WCS has plans to begin recovery of other species suited for zoo breeding programs within the United States. Turtles hatched through this effort will be quarantined at a biosecure facility at the Bronx Zoo, then transferred to holding facilities in their range countries to begin reintroduction programs.

Finally, WCS plans to establish a captive breeding and head-starting program for imperiled turtle species native to New York State to supplement remaining wild populations. Off-exhibit, outdoor enclosures will be constructed at the Bronx Zoo for several species, including the spotted turtle, Cyclemys gutatta, Eastern box turtle, Carolina terrapene, and wood turtle, Glyptemys insculpta.

Dr.

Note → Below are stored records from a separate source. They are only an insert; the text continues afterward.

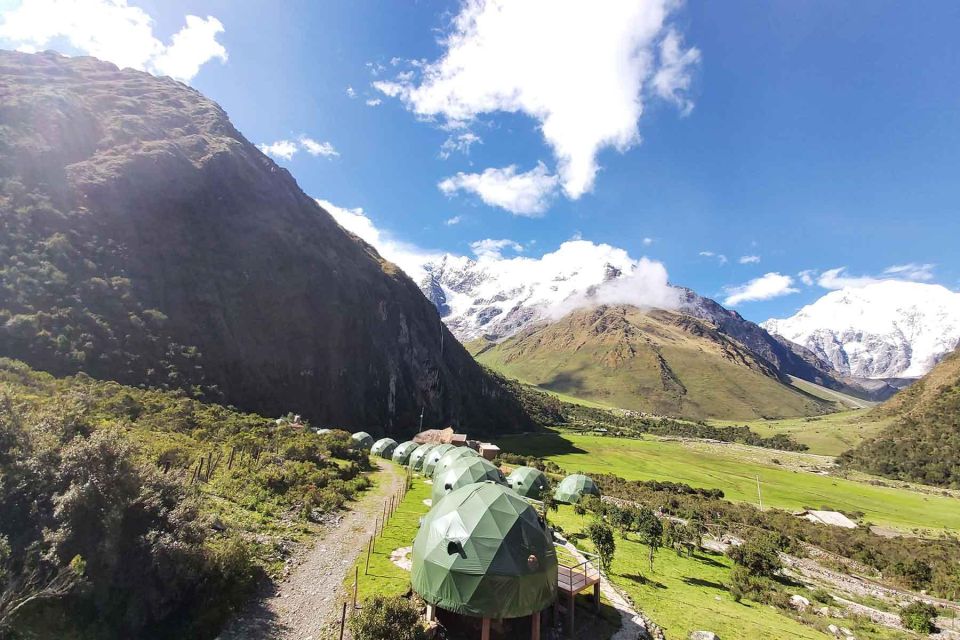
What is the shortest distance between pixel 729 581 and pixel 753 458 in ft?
393

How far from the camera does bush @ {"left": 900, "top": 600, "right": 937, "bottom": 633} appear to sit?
27031 mm

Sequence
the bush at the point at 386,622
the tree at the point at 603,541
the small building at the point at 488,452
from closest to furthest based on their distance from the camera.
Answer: the bush at the point at 386,622 → the tree at the point at 603,541 → the small building at the point at 488,452

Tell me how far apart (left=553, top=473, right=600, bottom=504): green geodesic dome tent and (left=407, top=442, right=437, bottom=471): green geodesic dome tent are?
62.6 ft

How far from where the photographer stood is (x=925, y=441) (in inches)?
4673

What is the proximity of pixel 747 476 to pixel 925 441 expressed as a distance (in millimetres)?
64679

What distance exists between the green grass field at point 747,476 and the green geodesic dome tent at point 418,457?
36748mm

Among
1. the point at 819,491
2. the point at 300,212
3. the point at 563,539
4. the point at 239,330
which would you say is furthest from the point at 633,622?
the point at 300,212

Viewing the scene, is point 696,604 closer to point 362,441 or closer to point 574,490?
point 574,490

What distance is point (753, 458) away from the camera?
5157 inches

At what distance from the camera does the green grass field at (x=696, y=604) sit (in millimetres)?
22453

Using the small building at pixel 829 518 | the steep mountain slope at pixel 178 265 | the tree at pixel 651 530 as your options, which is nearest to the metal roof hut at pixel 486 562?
the tree at pixel 651 530

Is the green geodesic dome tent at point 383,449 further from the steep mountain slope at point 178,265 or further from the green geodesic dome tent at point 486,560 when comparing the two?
the green geodesic dome tent at point 486,560

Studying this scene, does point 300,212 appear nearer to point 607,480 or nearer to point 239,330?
point 239,330

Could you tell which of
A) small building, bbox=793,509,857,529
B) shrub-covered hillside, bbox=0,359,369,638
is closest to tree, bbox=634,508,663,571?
shrub-covered hillside, bbox=0,359,369,638
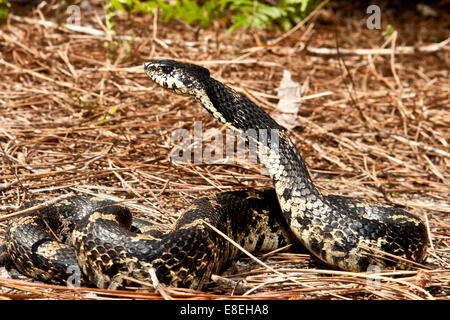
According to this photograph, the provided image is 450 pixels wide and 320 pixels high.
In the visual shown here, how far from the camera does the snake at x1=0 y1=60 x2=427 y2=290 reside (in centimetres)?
400

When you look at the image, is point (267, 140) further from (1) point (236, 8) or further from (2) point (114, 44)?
(1) point (236, 8)

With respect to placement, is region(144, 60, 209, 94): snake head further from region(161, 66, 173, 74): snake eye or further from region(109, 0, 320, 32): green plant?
region(109, 0, 320, 32): green plant

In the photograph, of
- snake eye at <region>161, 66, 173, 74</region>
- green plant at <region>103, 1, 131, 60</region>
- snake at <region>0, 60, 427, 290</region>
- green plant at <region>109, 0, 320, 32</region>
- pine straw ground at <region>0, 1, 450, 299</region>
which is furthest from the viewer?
green plant at <region>109, 0, 320, 32</region>

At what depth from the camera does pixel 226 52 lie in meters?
9.12

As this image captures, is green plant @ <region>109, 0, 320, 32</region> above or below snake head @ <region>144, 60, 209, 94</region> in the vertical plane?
above

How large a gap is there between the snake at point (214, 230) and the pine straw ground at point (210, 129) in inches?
7.9

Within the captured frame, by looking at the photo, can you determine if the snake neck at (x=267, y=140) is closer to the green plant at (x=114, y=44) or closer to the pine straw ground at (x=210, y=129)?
the pine straw ground at (x=210, y=129)

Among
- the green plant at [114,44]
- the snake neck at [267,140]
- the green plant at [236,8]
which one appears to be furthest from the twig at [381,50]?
the snake neck at [267,140]

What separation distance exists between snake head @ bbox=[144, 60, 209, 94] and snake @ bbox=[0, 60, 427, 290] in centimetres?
1

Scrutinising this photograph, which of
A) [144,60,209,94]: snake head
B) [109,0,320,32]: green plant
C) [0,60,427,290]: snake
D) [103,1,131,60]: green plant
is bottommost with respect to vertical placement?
[0,60,427,290]: snake

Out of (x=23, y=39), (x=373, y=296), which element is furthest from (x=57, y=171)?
(x=23, y=39)

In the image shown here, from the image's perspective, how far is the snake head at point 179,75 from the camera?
486cm

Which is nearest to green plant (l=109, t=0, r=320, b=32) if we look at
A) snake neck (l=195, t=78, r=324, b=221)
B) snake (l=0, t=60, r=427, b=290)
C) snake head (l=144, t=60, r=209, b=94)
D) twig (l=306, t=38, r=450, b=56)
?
twig (l=306, t=38, r=450, b=56)

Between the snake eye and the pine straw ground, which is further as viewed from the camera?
the snake eye
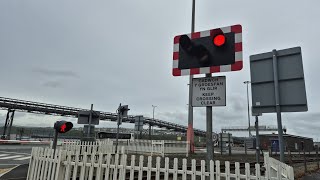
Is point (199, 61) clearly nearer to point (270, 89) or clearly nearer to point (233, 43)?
point (233, 43)

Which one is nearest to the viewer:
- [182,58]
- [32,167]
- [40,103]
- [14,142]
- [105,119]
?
[182,58]

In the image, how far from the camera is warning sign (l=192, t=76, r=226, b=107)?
11.3ft

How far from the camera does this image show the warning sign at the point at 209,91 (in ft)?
11.3

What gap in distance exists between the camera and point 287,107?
425 centimetres

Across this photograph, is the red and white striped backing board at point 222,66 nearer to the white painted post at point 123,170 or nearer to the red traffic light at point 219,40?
the red traffic light at point 219,40

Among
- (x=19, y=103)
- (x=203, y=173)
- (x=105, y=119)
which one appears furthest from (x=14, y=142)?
(x=203, y=173)

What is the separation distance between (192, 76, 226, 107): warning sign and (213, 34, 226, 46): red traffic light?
508 mm

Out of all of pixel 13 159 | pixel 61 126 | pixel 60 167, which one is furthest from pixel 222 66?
pixel 13 159

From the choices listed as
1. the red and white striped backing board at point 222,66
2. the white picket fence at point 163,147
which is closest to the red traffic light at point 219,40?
the red and white striped backing board at point 222,66

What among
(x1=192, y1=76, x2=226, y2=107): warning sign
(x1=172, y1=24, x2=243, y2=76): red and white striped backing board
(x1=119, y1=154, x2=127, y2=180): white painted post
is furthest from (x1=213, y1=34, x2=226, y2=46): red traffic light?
(x1=119, y1=154, x2=127, y2=180): white painted post

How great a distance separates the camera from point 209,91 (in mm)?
3541

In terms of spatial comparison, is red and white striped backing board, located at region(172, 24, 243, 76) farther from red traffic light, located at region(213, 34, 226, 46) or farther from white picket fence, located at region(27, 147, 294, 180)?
white picket fence, located at region(27, 147, 294, 180)

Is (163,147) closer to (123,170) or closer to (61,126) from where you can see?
(61,126)

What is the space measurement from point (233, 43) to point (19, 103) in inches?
1732
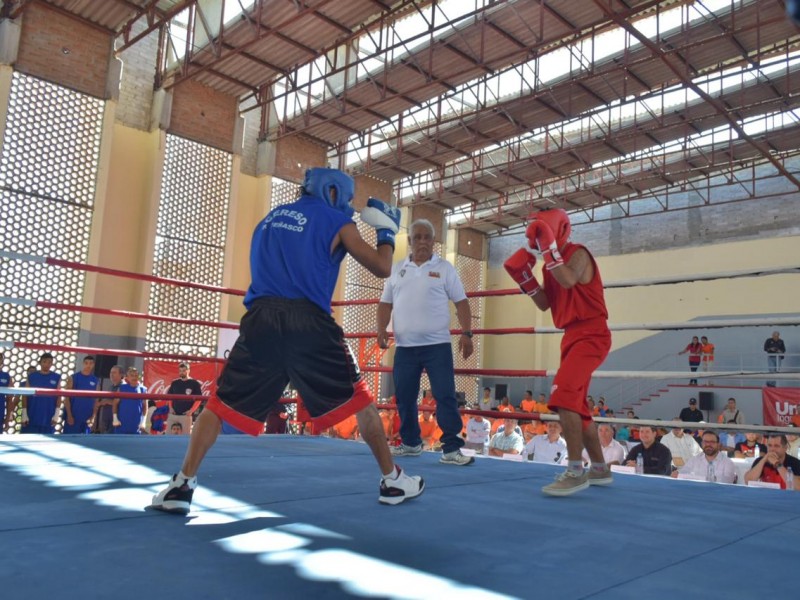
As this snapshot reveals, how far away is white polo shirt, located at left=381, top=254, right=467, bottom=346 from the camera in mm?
3230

Paul Calle, WCS chief veterinarian, said the organization’s zoological health staff will ensure that “turtles we breed at our zoos are in the best possible health prior to their release into the wild, and ensure that diseases are not introduced to wild populations during these release efforts.”

Painted terrapin, Batagur borneoensis, male from Perak, Malaysia, in breeding color. (Photo by Doug Hendrie)

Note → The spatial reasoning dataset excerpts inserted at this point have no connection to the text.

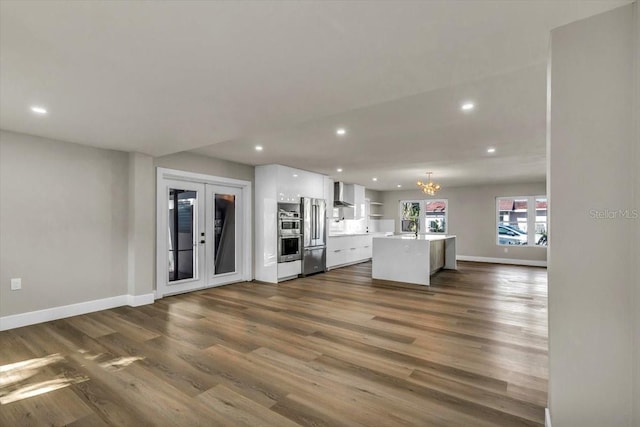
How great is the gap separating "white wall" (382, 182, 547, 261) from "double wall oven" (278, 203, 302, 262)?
600cm

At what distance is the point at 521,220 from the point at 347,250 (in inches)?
214

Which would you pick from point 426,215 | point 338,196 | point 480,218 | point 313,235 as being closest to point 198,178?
point 313,235

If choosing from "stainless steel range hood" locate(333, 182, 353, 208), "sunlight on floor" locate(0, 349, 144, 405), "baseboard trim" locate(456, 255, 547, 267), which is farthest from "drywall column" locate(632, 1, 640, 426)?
"baseboard trim" locate(456, 255, 547, 267)

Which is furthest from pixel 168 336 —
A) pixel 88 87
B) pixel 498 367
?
pixel 498 367

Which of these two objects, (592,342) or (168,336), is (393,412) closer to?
(592,342)

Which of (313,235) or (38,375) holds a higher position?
(313,235)

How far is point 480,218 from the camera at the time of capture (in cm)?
991

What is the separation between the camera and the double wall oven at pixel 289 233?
6.55 m

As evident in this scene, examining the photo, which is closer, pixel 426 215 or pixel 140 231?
pixel 140 231

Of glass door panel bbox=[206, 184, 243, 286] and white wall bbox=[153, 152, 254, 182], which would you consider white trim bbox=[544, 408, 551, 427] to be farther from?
white wall bbox=[153, 152, 254, 182]

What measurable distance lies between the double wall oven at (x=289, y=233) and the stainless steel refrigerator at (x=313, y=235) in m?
0.13

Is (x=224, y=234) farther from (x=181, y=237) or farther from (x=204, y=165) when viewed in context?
(x=204, y=165)

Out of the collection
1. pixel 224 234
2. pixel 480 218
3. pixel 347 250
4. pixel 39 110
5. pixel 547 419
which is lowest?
pixel 547 419

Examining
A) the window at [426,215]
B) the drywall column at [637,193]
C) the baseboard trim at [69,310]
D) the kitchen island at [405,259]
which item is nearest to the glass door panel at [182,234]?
the baseboard trim at [69,310]
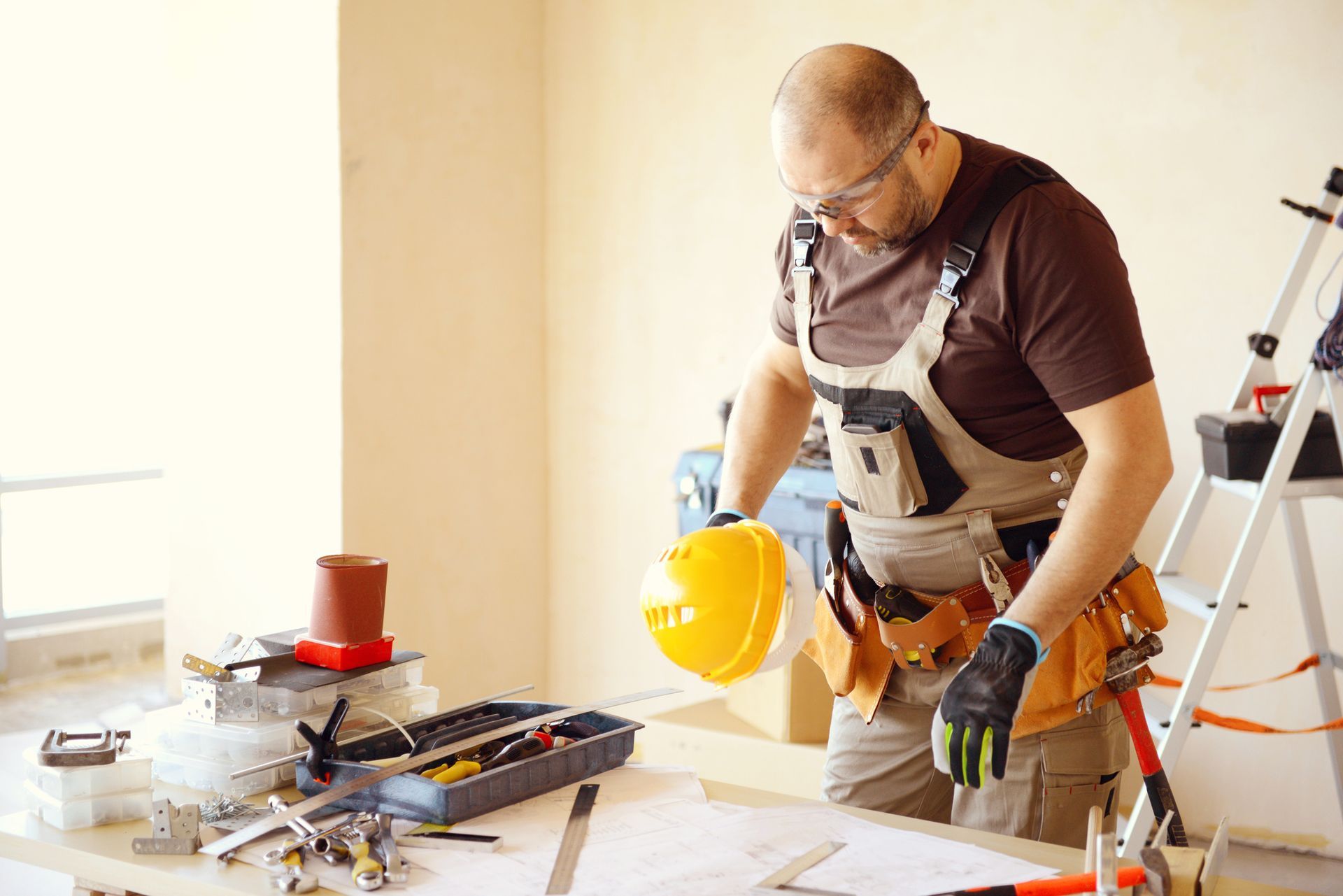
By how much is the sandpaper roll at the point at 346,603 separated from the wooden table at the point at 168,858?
0.25m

“WCS has more than a century of experience caring for reptiles at our zoos and we are confident we can help supplement wild populations with zoo-bred animals,” said Dr. Calle.

Turtles and tortoises need all the help they can get.

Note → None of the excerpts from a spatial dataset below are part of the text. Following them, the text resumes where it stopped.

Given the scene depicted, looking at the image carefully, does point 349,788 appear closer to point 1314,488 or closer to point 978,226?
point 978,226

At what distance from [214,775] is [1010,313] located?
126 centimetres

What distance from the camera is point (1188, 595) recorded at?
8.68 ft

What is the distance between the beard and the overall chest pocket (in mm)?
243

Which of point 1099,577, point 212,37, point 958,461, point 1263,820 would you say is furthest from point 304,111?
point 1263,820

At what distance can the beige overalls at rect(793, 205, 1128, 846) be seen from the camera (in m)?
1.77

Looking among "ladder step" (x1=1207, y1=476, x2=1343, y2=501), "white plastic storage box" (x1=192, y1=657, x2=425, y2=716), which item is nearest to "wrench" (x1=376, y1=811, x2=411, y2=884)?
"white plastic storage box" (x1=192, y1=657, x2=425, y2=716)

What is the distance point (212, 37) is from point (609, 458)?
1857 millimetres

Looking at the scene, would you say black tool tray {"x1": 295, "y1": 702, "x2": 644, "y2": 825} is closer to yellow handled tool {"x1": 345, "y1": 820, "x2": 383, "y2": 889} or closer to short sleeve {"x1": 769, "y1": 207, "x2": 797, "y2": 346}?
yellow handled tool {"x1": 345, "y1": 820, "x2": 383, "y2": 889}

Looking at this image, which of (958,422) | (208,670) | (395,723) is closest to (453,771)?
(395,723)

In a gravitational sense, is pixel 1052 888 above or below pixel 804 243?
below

“Turtles throughout the world are being impacted by a variety of major threats, to which many are gradually succumbing,” write the authors of the 2011 report, “Shellshock: The 25 Most Endangered Turtles in the World.”

“Populations are shrinking nearly everywhere. Species worldwide are threatened and vulnerable, many are critically endangered, others teeter on the very brink of extinction, and a few have already been lost forever, with eight species and two subspecies having gone extinct since 1500,” according to the report, authored by scientists from WCS as well as from the International Union for the Conservation of Nature, the IUCN Species Survival Commission, Conservation International, the Turtle Conservation Fund, the Turtle Survival Alliance, the Turtle Conservancy/Behler Chelonian Center, the Chelonian Research Foundation and San Diego Zoo Global.

To help promote worldwide turtle conservation, WCS is asking Congress to fully fund the U.S. Fish and Wildlife Service’s Wildlife Without Borders Program, whose Critically Endangered Animals Conservation Fund supports several freshwater turtle and tortoise conservation projects around the world.

In addition to its efforts to conserve terrestrial and freshwater turtles, WCS continues conservation efforts for on sea turtles in Nicaragua, Gabon, Sulawesi, and Madagascar.